One of the unique features of Glissant’s thinking is his sustained and critical engagement with both Caribbean and European thought. Glissant always considered the Caribbean on its own terms—materially, historically, and linguistically. Yet he was also deeply connected to French intellectual circles. One of Glissant’s points of correspondence was the Lithuanian French thinker Emmanuel Levinas.

Levinas’s own relationship to European philosophy is complex, in large part due to the central role of Jewish tradition in his thought and practice. Levinas leveled a radical critique of Western philosophy by reversing the priority of being over the good. Specifically, his critique of liberalism, identity and individuality, and the relationship between responsibility, autonomy, and power, have all significantly contributed to contemporary ethics. At the same time, Levinas’s failure to grapple with the deep ethical challenges posed by struggles for decolonization is a major point of critique. One of the aims of this conference is accordingly to contribute to ongoing scholarly efforts to re-read Levinas’s approach to ethics, politics, and the relation between the two. 

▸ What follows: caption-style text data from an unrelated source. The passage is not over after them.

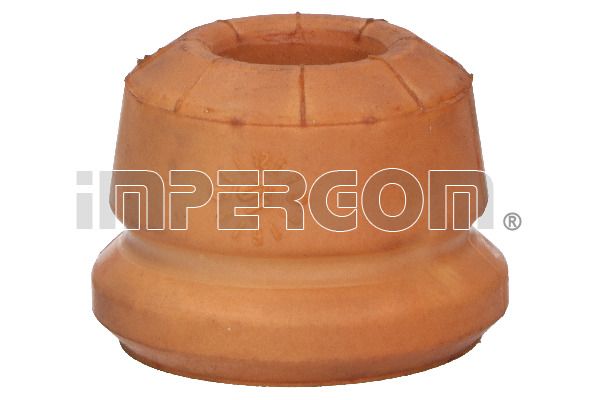 ORIGINAL IMPERIUM 36495 Rubber Buffer, suspension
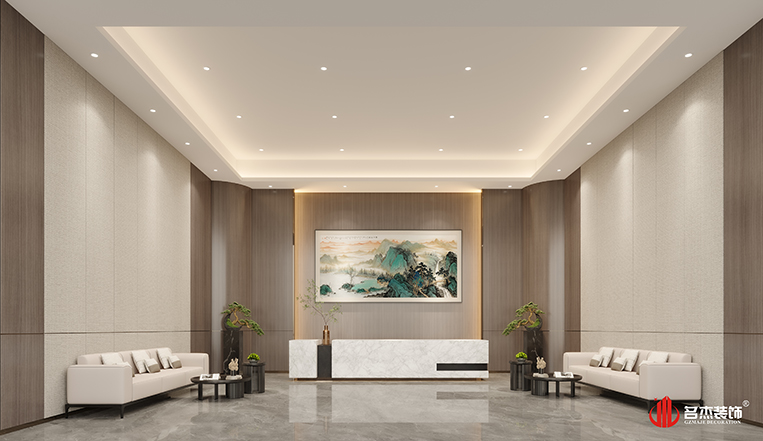 首页- 英国立博ladbrokes公司官网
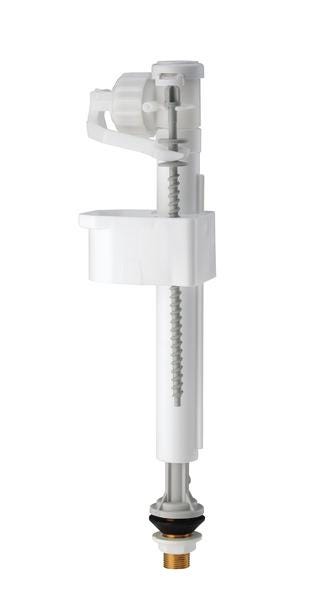 ROBINET 99B SACHET                   30990007 SIAMP CEDAP  [30990007]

One of the key parallels between Glissant and Levinas is that they are responding to catastrophic historical events that continue to structure the modern world: the Middle Passage, colonialism, and the plantation, and the Second World War, respectively. Levinas’s emphasis on ethical responsibility to the Other and his interest in the meaning and future of Judaism, along with the universality of its teachings, should be read in that context. So too, Glissant’s thinking cannot be understood as divorced from the Caribbean, even as he argues it becomes a site of relation to the whole world. 

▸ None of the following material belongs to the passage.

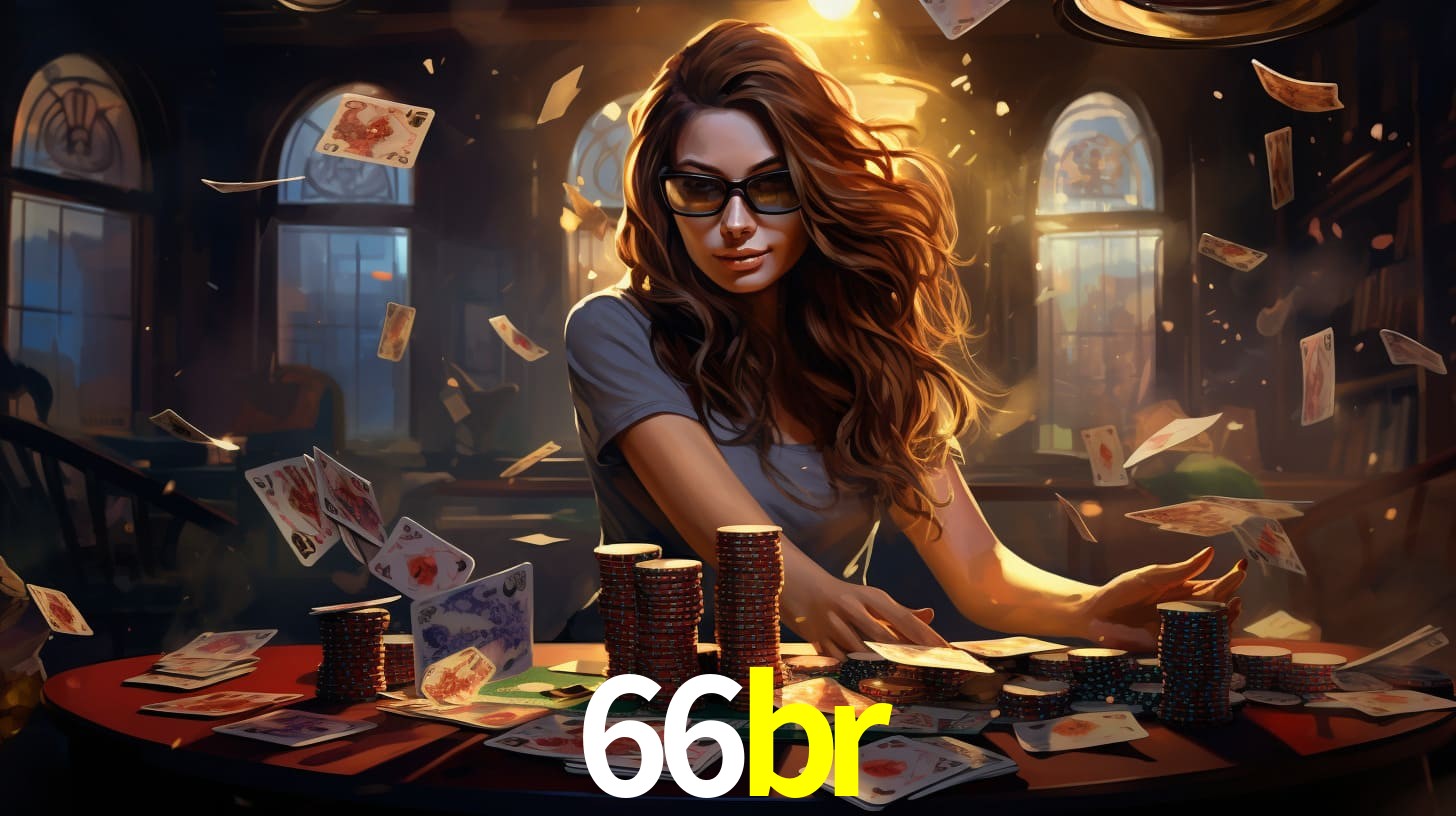 VIP Casino 66br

This conference aims to think about Glissant and Levinas’s points of contact and divergence on key themes of contemporary debate. We invite submissions from wide-ranging topics in Caribbean, French, and Jewish philosophy, environmental philosophy, decolonial studies, and many others. 

Application

Participants should submit an abstract for blind review between 350-500 words via email to m_lafert@live.concordia.ca. The presentation length will be around 25 minutes, with 20 minutes for questions. This will be a hybrid event, and a zoom link will be available for anyone interested in attending. There will also be a graduate fairdesigned for graduate students who wish to present their work in a conversational form instead of a full-length paper. We welcome proposals that have creative presentation formats, including the use of various media, as well as interdisciplinary and artistic works. Those interested in the fair should submit a 200-350 description of their project. The same authors can submit work for both the main conference and the fair. 

Following the conference, presenters will be invited to submit their papers to the journal Levinas Studies for a special issue on Glissant and Levinas, edited by Robert Bernasconi and Nicolas de Warren.